掲載文:
┌──
『枕草子』は、清少納言が書いた有名な随筆で、中学国語でも定期テストや高校入試によく出題される古文のひとつです。「春はあけぼの」や「をかし」など印象的な表現が多く、情景をイメージしながら読むことが大切です。本記事では、出題されやすい段を中心に、語句の意味・内容理解・文法のポイントを押さえた練習問題を用意しました。テスト直前の確認や復習にぜひご活用ください。
枕草子の問題
次の古文を読んで、後の問いに答えなさい。
春はあけぼの。➊やうやうしろくなりゆく山ぎは、すこしあかりて、紫だちたる雲のほそくたなびきたる。
夏は夜。月の頃は➋さらなり、闇もなほ、蛍のおほく飛びちがひたる。また、ただ一つ二つなど、➌ほのかにうち光りて行くも、をかし。雨など降るも、➍をかし。
➎秋は夕暮れ。夕日のさして、山の端いと近くなりたるに、烏(からす)の、寝所(ねどころ)へ行くとて、三つ四つ、二つ三つなど、飛び急ぐさへ、あはれなり。まいて、雁(かり)などのつらねたるが、いと小さく見ゆるは、いとをかし。
日入りはてて、風の音、虫の音など、はた、言ふべきにあらず。
冬は早朝(つとめて)。雪の降りたるは、言ふべきにもあらず。霜のいと白きも、またさらでも、いと寒きに、火など急ぎおこして、炭持てわたるも、いとつきづきし。昼になりて、ぬるく➏ゆるびもていけば、火桶(ひおけ)の火も、白き灰がちになりて、➐わろし。
<現代語訳>
春はほのぼのと夜が明ける明け方。だんだんとあたりが白んで、山のすぐ上の空がほんのりと明るくなって、淡い紫に染まった雲が細くたなびいている様子が趣があってよい。
└──
提供資料:
┌──
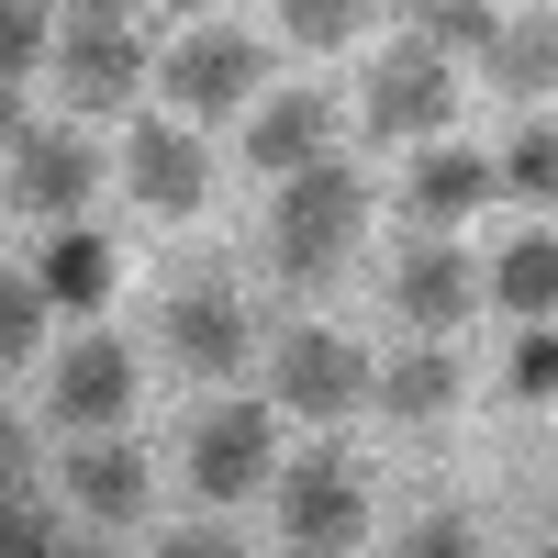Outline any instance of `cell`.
└──
取り組む課題:
1/ 掲載文のうち、「春はあけぼの。➊やうやうしろ」から「ている様子が趣があってよい。」までをすべて、一字も変えずに書き写してください。
2/ 掲載文の内容を二文でまとめてください。

解答:
1/
春はあけぼの。➊やうやうしろくなりゆく山ぎは、すこしあかりて、紫だちたる雲のほそくたなびきたる。
夏は夜。月の頃は➋さらなり、闇もなほ、蛍のおほく飛びちがひたる。また、ただ一つ二つなど、➌ほのかにうち光りて行くも、をかし。雨など降るも、➍をかし。
➎秋は夕暮れ。夕日のさして、山の端いと近くなりたるに、烏(からす)の、寝所(ねどころ)へ行くとて、三つ四つ、二つ三つなど、飛び急ぐさへ、あはれなり。まいて、雁(かり)などのつらねたるが、いと小さく見ゆるは、いとをかし。
日入りはてて、風の音、虫の音など、はた、言ふべきにあらず。
冬は早朝(つとめて)。雪の降りたるは、言ふべきにもあらず。霜のいと白きも、またさらでも、いと寒きに、火など急ぎおこして、炭持てわたるも、いとつきづきし。昼になりて、ぬるく➏ゆるびもていけば、火桶(ひおけ)の火も、白き灰がちになりて、➐わろし。
<現代語訳>
春はほのぼのと夜が明ける明け方。だんだんとあたりが白んで、山のすぐ上の空がほんのりと明るくなって、淡い紫に染まった雲が細くたなびいている様子が趣があってよい。

2/ 掲載文は、清少納言の随筆『枕草子』が定期テストや高校入試によく出題される古文であると述べ、語句の意味・内容理解・文法のポイントを押さえた練習問題を示しています。問題の古文では、春はあけぼの、夏は夜、秋は夕暮れ、冬は早朝(つとめて)と、季節ごとに心ひかれる時間帯が挙げられています。